Kemitraan Kategori B menitikberatkan pada peningkatan kapasitas pusat pengumpulan, seperti TPS 3R, sehingga terdapat program penguatan teknis, pengelolaan keuangan, hingga menaikkan tingkat kualitas produk hasil sampah. Dengan demikian, ada nilai tambah atau manfaat yang dihasilkan pusat pengumpulan tersebut.
Dalam kesempatan yang sama, IPRO juga menandatangani nota kesepahaman dengan Program Rethinking Recycling Academy dari McKinsey.org, ecoBali Recycling, dan Bali PET yang berada di Bali. Bali PET menjadi mitra dalam Kategori A, sedangkan dua organisasi lainnya menjadi mitra Kategori B.
Dalam memperkuat bank sampah sebagai unit bisnis, Program Manager ecoBali Paola Cannucciari menilai, standar material yang diterima masih menjadi tantangan. Padahal, nilai ekonomi dan manfaat material yang berasal dari sampah tersebut tergantung dari kualitasnya. ”Oleh sebab itu, bank sampah induk perlu membuat jaringan bank sampah unit kecil yang memiliki sistem pengumpulan dengan kualitas barang yang konsisten.
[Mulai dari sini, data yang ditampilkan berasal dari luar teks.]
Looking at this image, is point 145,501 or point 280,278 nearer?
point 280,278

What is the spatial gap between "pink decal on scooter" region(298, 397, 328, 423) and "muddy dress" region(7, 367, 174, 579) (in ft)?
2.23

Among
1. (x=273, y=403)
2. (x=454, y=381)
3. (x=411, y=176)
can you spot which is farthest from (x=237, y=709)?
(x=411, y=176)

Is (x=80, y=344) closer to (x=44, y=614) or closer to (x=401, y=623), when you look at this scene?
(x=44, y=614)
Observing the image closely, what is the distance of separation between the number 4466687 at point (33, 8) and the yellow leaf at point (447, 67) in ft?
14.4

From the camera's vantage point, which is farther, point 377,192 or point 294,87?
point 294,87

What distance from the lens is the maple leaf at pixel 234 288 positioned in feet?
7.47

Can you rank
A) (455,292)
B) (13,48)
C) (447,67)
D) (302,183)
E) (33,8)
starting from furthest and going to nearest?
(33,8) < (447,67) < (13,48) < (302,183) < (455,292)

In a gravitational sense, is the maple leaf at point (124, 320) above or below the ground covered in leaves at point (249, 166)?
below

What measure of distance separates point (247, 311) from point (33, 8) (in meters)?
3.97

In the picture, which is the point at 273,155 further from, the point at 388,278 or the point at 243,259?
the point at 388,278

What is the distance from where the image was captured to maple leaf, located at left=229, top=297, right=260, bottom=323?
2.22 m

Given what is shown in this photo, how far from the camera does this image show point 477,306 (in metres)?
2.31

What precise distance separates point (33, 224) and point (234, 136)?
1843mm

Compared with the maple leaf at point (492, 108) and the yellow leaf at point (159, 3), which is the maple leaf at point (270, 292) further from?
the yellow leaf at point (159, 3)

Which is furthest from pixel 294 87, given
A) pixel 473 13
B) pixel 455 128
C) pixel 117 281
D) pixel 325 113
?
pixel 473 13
Jangan sampai barang yang dikumpulkan belum dipilih serta masih tercampur dan kotor,” katanya.
Perwakilan Rethinking Recycling Academy- McKinsey.org Dhia Fani mengatakan, organisasinya mendorong masyarakat desa mentransformasi infrastruktur pengelolaan sampah. Transformasi tersebut berupa pengaturan rute sopir penjemput, pengelolaan sampah organik, dan penjadwalan pengambilan sampah terpilah yang disepakati dengan masyarakat.
Selain itu, lanjutnya, organisasi juga menggencarkan edukasi pengelolaan sampah ke masyarakat dari rumah ke rumah. Dalam 4-5 bulan terakhir, terdapat 800-1.000 rumah yang didatangi. Penghuni rumah tersebut juga telah memilah sampah.
Sementara itu, Direktur Pengelolaan Sampah Kementerian Lingkungan Hidup dan Kehutanan Novrizal Tahar mendorong para pelaku ekonomi sirkular dalam pengelolaan sampah turut memanfaatkan layanan pembiayaan dari perbankan. ”Sejumlah lembaga pembiayaan dan perbankan telah masuk ke ekosistem ekonomi sirkular. Dengan demikian, terdapat dukungan pembiayaan, salah satunya untuk sistem pengumpulan (sampah), ujarnya.